**OBJECTIVES**
• A. Check each statement against the DatasetInfo class page. For each, answer yes or no and quote the words from the page that decide it. (i) The numFeature field is declared as a private int. (ii) In the two-parameter init method, the second parameter is the path of the test set file. (iii) The class has a public constructor that takes no parameters.
• B. Return the part of the DatasetInfo class page from "This method read" up to and including "private void readExample1()", copied word for word.
• C. Take the DatasetInfo class page further, picking up right after its last line and keeping the same layout.

**PASSAGE GIVEN**
Class DatasetInfo

java.lang.Object
unifeat.dataset.DatasetInfo

public class DatasetInfo extends Object
This java class is used to keep the input data, split input data to test/train sets and crate CSV file format.
Author:
Sina Tabakhi
  • Field Details

    • numData

      private int numData
    • numTrainSet

      private int numTrainSet
    • numTestSet

      private int numTestSet
    • numFeature

      private int numFeature
    • numClass

      private int numClass
    • checkDataSet

      private boolean checkDataSet
    • checkTrainTestSet

      private boolean checkTrainTestSet
    • checkClassLabels

      private boolean checkClassLabels
    • checkSamplesClass

      private boolean checkSamplesClass
    • Classlabel

      private String[] Classlabel
    • allNameFeatures

      private String allNameFeatures
    • nameFeatures

      private String[] nameFeatures
    • pathData

      private String pathData
    • pathTestSet

      private String pathTestSet
    • pathLabel

      private String pathLabel
    • originalData

      private String[] originalData
    • allData

      private double[][] allData
    • trainSet

      private double[][] trainSet
    • testSet

      private double[][] testSet
    • rand

      private Random rand
  • Constructor Details

    • DatasetInfo

      public DatasetInfo()
  • Method Details

    • isCorrectString

      private boolean isCorrectString(String str)
      This method checks that the input string don't contain the semicolon(;) or tab characters. Also, its checks that the input string contains the comma character
      Parameters:
      str - the input string
      Returns:
      true if the input string is in the correct format
    • init

      private void init(String path1, String path2)
      This method sets the dataset and the class labels of samples
      Parameters:
      path1 - the path of the dataset file
      path2 - the path of the class label file
    • init

      private void init(String path1, String path2, String path3)
      This method read and set the train/test sets and class labels of samples
      Parameters:
      path1 - the path of the train set file
      path2 - the path of the test set file
      path3 - the path of the class labels of samples
    • readExample1

      private void readExample1()

**STORED DATA**
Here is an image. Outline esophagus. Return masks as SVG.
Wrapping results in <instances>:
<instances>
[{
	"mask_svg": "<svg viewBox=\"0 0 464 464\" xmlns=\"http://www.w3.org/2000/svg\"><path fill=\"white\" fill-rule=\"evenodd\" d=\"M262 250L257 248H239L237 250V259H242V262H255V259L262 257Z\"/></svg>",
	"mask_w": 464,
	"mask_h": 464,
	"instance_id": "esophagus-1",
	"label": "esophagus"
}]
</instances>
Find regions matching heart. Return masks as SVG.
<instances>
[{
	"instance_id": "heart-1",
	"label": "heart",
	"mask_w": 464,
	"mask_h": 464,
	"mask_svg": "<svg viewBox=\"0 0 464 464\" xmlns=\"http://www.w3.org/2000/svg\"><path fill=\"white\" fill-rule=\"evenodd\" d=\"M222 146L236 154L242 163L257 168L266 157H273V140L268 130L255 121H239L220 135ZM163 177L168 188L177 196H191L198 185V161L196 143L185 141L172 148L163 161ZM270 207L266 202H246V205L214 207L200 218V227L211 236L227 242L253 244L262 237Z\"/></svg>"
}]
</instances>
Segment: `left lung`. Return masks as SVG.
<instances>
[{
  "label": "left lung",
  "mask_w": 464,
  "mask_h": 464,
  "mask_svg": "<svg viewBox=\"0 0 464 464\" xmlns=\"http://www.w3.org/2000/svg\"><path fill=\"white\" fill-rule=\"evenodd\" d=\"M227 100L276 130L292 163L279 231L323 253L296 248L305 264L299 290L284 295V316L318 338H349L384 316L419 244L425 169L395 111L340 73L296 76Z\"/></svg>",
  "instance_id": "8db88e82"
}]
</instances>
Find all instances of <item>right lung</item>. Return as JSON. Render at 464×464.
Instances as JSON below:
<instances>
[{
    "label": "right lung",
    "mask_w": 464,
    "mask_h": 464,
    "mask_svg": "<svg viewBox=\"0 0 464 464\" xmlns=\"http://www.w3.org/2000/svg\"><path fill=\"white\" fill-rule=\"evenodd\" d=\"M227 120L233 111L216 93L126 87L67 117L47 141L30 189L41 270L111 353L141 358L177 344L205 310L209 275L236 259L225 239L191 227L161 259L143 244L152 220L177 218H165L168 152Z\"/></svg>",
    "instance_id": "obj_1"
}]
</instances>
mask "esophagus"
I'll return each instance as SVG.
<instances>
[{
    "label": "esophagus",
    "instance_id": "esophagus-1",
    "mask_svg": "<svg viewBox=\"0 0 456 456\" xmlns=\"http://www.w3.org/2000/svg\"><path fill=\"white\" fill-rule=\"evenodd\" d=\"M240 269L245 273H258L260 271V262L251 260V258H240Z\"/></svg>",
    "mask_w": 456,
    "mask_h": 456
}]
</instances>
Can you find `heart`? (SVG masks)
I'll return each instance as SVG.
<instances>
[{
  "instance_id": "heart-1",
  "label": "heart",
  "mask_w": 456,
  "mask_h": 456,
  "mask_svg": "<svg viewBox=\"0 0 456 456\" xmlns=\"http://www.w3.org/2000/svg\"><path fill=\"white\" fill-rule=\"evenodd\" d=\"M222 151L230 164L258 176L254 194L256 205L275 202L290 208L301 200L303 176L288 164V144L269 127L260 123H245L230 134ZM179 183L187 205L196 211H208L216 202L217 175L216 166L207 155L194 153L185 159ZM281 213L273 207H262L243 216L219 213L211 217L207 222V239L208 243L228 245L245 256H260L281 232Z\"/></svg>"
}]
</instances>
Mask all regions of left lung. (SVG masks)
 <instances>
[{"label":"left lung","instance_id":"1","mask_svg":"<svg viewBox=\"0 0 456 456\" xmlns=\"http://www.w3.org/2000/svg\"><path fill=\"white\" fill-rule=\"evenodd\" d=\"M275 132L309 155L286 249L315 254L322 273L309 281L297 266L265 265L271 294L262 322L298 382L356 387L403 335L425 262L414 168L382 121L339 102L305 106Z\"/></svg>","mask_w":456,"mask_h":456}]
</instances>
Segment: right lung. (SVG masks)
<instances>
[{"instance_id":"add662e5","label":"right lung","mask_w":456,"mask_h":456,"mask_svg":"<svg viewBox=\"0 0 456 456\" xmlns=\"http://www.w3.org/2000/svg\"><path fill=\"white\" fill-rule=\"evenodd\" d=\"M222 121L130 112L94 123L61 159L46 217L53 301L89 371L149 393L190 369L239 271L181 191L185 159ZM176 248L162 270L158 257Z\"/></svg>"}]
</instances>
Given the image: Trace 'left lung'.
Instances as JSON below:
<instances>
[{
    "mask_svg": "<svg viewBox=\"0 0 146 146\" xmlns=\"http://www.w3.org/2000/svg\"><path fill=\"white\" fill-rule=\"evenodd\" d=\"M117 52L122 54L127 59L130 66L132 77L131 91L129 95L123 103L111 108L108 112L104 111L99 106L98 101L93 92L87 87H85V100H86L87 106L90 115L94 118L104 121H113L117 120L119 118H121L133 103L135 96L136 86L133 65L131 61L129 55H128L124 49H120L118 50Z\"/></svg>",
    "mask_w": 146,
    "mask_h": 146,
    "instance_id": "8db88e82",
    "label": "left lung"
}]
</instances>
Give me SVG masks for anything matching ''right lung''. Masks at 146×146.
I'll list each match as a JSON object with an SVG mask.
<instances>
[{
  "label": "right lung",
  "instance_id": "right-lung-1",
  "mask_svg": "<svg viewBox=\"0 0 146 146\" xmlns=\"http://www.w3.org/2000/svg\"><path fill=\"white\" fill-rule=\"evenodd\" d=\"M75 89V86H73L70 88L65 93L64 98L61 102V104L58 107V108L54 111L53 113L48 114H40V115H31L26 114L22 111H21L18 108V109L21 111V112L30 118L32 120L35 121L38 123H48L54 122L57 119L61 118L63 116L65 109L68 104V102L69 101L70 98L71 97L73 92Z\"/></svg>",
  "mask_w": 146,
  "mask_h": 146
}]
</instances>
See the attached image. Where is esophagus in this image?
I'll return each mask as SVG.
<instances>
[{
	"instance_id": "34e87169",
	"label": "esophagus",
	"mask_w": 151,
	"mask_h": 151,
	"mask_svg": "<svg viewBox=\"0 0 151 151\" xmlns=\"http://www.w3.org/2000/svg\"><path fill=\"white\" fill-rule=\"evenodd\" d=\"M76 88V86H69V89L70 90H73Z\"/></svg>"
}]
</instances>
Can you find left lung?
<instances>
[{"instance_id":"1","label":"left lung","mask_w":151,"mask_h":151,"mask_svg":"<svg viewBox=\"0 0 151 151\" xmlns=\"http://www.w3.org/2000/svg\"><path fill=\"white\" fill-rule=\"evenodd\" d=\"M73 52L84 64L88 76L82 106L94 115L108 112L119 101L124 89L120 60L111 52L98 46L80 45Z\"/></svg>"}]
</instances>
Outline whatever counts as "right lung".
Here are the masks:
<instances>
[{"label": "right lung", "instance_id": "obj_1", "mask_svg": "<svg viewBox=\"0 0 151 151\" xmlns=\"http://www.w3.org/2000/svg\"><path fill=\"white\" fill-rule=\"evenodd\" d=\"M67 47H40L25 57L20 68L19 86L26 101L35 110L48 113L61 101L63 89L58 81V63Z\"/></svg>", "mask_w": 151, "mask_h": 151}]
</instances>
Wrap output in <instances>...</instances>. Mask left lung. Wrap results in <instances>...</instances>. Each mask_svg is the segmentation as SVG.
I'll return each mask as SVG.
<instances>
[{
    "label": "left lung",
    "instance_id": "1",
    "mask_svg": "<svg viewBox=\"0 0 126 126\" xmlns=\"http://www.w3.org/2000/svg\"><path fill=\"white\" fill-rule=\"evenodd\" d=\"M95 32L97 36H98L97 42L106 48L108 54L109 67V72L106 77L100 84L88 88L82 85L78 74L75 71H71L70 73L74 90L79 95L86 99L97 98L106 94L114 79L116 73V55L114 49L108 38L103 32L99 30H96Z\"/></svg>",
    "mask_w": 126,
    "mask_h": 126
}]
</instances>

**THE ANSWERS**
• A. (i) Yes: "private int numFeature" (ii) No: "path2 - the path of the class label file" (iii) Yes: "public DatasetInfo()"

• B.
This method read and set the train/test sets and class labels of samples
      Parameters:
      path1 - the path of the train set file
      path2 - the path of the test set file
      path3 - the path of the class labels of samples
    • readExample1

      private void readExample1()

• C.
      This method reads the dataset
    • readExample2

      private void readExample2()
      This method reads the train/test sets
    • readLabel

      private void readLabel()
      This method reads the class labels of the samples
    • indexClass

      private int indexClass(String nameClass)
      This method converts the String name of class labels to the integer value
      Parameters:
      nameClass - the name of the class labels as String
      Returns:
      the index of the class
    • splitFeatureWithLabel

      private void splitFeatureWithLabel()
      This method converts and sets the string values of the input data to the double values
    • splitDataSetToTrainAndTest1

      private void splitDataSetToTrainAndTest1()
      This method randomly splits the input dataset to the train/test sets 2/3 of the dataset is used as train set and 1/3 of the dataset is used as test set
    • splitDataSetToTrainAndTest2

      private void splitDataSetToTrainAndTest2()
      This method sets the train/test sets train and test sets previously are split by user
    • preProcessing

      public void preProcessing(String path1, String path2)
      This is used to read dataset and class label files, split datasets and set their values
      Parameters:
      path1 - the path of the datasets
      path2 - the path of the class labels
    • preProcessing

      public void preProcessing(String path1, String path2, String path3)
      This is used to read datasets and class labels, split datasets and set their values
      Parameters:
      path1 - the path of the train set
      path2 - the path of the test set
      path3 - the path of the class labels
    • isCorrectDataset

      public boolean isCorrectDataset()
      This is used to return the status of the dataset
      Returns:
      true if the dataset file is in the correct format
    • isCorrectClassLabel

      public boolean isCorrectClassLabel()
      This is used to return the status of the class label file
      Returns:
      true if the class labels file is in the correct format
    • isCorrectSamplesClass

      public boolean isCorrectSamplesClass()
      This is used to return the status of the samples' class
      Returns:
      true if the the class labels of the samples is valid
    • isCompatibleTrainTestSet

      public boolean isCompatibleTrainTestSet()
      This is used to return the status of train/test sets
      Returns:
      true if the train and test sets are compatible
    • getNumData

      public int getNumData()
      This is used to return number of samples in the dataset(train set + test set)
      Returns:
      number of samples
    • getNumFeature

      public int getNumFeature()
      This is used to return number of features in each sample
      Returns:
      number of features
    • getNumTrainSet

      public int getNumTrainSet()
      This is used to return number of samples in the train set
      Returns:
      number of samples in the train set
    • getNumTestSet

      public int getNumTestSet()
      This is used to return number of samples in the test set
      Returns:
      number of samples in the test set
    • getNumClass

      public int getNumClass()
      This is used to return number of classes in the dataset
      Returns:
      number of classes in the dataset
    • getClassLabel

      public String[] getClassLabel()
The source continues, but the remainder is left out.